**The exercise**
Copy the records word for word, starting at their beginning and stopping after the line that contains "damaged stone building [0, 0, 167, 156]". Leave out the pictures.

**Exercise data**

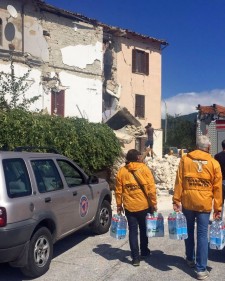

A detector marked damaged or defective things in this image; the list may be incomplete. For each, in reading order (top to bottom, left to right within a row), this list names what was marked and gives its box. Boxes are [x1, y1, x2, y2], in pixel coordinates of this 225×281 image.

damaged stone building [0, 0, 167, 156]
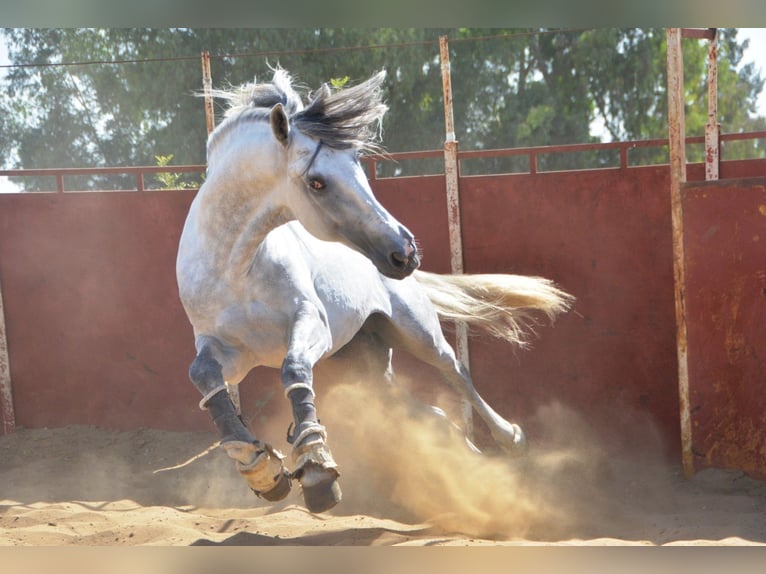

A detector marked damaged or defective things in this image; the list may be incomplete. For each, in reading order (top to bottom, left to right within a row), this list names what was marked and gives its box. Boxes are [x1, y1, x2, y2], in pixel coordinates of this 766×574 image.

rusty metal pole [438, 36, 474, 440]
rusty metal pole [668, 28, 700, 482]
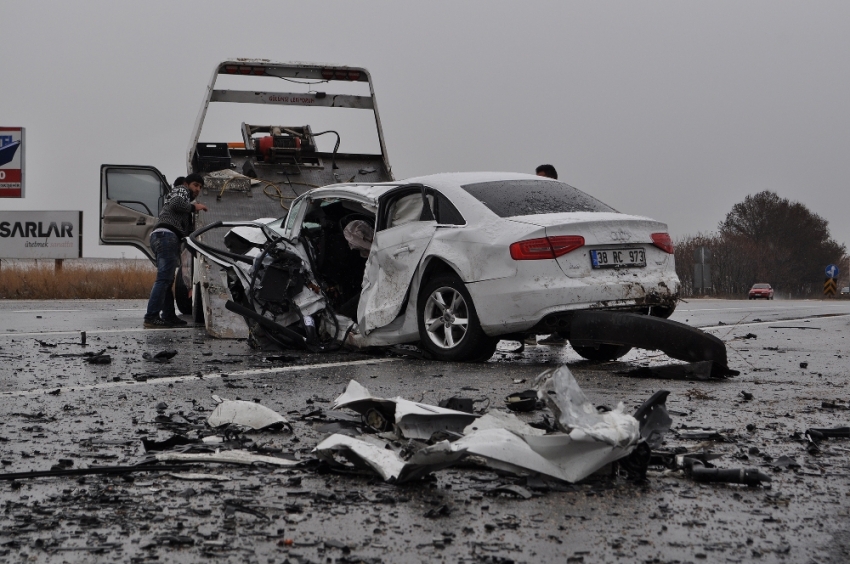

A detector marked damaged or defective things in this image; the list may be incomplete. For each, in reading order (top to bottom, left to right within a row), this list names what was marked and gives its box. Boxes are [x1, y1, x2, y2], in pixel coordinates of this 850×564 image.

**Finished answer**
A detector marked damaged or defective things in this image; the list may be incomplete. For each, in reading order (top to bottom, left to right within a row), this list names what was marked and gives its box. Boxes are [x1, y1, x2, y2], in pixel coordinates of this 225×281 image.

damaged stone building [0, 0, 167, 156]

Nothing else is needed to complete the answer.